Another piece in the times, this one from the Magazine section entitled BrewTube, was the first article I’ve seen written about the Net Generation that resonated with me and it did so on many fronts. The article is about the fledgling effort at budtv.com, an online video site with content made for Web viewing, motivated in large part because that’s the way the Net Gen wants their content and better for Anheuser-Busch to wrapper it’s message around that content than to insert commercials into programming that the mute button and the pause/fast forward controls can essentially bypass. (As usual there were a lot of new commercials introduced during the Superbowl and the Bud commercials were among the funniest. So they have not completely abandoned the alternative idea of making commercials their own form of entertainment.)

As I’ve been telling colleagues, as of late my younger kid has been watching a lot of video online and it is this content rather than video games that seems so threatening and frightening to me as a parent, because much of it is quite raw. The BrewTube piece makes it clear what’s at root here and since so much of the piece is about the content of the programming itself, it really is instructive this way. (In contrast, there is a lot of discussion right now about creating educational content in Second Life but most of the conversation is still about the container and not about “the programming” and so it seems hollow to me.)

A great deal of the content is lampooning in some form – there is repeated mention of the word “mockumentary,” a word the spell checker in Word doesn’t seem to like. Lampoon as a dominant genre makes sense if there is a great deal of mistrust about more earnest institutions. And, indeed that seems to be the case. David Brooks has a nice column about a class he taught at Duke, where students show this mistrust any time the ideas seem to have an ideological and extremist bent, and we’re talking about radicals on the left and right in American political life, many of whom hold office, not Osama. The consensus view is pragmatism and getting things done. The kids are fed up with quagmire, a consequence of ideology gone awry. This, indeed, may be the biggest gap between us and the net generation. When we were in our teens John Lennon was the hero and it was our parents who were trapped in their sensible but in-transcendent existence. Perhaps many of our generation never really grew up and now our kids have to do that for us.

So kids want out of these frustrating ideological arguments and instead crave humor either in the form of the lampoon or in the utter absurd – the zillions of perturbations on the reality TV theme an exemplar of the latter and a way to deliver while keeping the production costs of content down to a reasonable number.

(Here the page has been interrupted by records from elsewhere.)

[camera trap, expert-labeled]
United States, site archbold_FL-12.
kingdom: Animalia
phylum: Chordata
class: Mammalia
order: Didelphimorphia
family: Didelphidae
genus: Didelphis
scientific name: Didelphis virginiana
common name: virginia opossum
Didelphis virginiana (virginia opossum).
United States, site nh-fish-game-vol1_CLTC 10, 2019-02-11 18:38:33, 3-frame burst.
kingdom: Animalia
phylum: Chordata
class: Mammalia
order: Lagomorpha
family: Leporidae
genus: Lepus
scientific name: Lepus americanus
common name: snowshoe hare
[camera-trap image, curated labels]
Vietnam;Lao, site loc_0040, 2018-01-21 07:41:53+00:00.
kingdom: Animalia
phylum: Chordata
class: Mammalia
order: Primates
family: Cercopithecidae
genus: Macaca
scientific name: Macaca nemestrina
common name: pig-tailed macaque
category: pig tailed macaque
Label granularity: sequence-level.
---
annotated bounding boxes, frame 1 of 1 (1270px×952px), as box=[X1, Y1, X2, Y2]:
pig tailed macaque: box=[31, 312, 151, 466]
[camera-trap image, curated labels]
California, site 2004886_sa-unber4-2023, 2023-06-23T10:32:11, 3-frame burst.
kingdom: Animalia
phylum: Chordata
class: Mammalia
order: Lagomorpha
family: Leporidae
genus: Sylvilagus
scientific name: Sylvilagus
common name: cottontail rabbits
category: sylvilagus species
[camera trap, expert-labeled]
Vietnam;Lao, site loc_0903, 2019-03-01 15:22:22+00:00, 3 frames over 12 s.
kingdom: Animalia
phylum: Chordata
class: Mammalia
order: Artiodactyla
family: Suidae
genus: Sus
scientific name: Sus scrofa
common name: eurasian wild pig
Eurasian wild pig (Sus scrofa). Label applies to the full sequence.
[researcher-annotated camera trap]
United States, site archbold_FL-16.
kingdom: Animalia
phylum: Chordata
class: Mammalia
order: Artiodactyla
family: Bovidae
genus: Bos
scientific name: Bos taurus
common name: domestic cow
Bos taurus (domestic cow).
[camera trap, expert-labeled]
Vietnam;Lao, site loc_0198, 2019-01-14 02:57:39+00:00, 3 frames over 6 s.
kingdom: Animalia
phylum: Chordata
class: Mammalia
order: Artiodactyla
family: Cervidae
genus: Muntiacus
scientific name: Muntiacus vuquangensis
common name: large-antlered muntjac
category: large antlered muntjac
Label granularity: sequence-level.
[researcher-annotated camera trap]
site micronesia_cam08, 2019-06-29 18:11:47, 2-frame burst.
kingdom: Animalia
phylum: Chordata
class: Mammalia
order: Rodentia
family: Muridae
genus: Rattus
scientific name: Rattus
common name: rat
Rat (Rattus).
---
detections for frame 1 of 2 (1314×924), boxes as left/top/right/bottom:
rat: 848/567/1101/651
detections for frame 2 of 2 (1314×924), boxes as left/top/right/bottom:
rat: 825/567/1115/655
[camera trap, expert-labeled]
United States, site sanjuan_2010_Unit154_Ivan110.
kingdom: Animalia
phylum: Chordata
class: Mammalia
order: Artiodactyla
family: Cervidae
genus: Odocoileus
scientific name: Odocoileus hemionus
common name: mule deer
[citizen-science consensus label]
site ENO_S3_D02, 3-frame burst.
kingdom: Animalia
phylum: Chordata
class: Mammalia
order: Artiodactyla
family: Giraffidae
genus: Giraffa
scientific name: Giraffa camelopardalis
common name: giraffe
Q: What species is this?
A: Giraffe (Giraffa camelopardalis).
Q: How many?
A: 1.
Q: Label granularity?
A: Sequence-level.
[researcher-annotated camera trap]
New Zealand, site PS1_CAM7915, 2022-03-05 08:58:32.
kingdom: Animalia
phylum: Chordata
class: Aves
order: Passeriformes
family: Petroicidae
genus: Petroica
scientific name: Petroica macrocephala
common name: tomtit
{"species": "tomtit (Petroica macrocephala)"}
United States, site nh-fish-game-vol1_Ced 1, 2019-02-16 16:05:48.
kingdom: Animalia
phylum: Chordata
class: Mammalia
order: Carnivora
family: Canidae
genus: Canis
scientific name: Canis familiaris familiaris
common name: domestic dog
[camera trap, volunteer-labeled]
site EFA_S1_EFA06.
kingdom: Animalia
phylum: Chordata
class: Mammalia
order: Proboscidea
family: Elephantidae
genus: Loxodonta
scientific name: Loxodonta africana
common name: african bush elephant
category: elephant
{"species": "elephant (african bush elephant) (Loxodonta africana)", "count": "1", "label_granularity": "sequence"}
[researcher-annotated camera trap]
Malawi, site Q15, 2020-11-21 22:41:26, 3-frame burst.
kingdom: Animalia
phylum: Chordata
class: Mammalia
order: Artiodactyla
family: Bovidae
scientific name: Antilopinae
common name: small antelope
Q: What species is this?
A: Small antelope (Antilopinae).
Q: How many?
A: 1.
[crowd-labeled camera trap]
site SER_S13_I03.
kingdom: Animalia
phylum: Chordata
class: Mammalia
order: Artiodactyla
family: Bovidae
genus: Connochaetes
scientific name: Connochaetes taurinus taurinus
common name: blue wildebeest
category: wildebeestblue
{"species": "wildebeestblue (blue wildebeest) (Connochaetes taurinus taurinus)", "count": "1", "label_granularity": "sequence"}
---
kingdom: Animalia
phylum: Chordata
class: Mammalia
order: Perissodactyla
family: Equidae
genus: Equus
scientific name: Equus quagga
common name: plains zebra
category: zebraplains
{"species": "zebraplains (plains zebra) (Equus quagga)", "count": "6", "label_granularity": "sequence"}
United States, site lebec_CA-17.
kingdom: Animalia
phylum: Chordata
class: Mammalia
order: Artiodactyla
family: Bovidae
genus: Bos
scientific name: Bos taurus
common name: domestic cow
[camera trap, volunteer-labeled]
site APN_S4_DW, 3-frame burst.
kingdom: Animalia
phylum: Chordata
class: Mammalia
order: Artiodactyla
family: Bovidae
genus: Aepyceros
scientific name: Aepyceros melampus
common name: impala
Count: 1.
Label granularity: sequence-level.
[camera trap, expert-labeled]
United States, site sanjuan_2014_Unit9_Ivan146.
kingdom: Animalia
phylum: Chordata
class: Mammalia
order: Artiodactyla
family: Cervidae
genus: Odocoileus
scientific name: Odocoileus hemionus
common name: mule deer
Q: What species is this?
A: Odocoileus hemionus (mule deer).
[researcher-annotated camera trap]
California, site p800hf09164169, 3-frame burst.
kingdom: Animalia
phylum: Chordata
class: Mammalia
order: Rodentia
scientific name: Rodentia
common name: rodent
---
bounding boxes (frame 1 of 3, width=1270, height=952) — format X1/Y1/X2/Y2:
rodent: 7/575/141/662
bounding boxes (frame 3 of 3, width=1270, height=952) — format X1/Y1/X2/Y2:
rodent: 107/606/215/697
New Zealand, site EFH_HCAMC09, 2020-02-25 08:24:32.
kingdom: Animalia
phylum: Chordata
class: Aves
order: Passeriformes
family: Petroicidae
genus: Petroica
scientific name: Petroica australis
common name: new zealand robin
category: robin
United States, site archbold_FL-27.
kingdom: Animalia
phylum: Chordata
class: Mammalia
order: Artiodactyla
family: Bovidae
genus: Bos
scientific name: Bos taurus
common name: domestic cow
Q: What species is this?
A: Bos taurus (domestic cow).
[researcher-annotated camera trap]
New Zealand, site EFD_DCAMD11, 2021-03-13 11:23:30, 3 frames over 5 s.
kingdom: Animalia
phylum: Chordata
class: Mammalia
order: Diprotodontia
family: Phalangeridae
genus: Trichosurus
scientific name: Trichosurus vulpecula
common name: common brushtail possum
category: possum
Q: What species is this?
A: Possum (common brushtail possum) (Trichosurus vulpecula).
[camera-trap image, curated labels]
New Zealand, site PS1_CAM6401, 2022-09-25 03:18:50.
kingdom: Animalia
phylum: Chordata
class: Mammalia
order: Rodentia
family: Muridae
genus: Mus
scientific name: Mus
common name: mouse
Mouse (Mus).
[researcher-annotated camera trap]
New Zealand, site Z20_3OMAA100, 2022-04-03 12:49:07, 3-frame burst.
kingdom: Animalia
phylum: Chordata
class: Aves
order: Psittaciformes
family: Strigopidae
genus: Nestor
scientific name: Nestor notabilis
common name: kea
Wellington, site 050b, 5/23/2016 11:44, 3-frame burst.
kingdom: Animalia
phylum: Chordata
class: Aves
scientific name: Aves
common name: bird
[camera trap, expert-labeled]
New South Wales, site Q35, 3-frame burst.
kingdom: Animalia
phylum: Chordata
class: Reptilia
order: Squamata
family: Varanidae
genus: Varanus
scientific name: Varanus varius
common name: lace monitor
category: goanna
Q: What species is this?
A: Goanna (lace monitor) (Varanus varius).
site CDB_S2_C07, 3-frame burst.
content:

So, in effect, with the advent of the Borg, Mad Magazine has become a life form unto itself and its various progeny are what our kids are consuming. And even if we haven’t quite figured it out, the folks who make Budweiser have and they’d really like to get our kids hooked even before they’ve turned eighteen and so are willing to spend hundreds of millions of dollars in that pursuit.

What’s that expression about the more things change?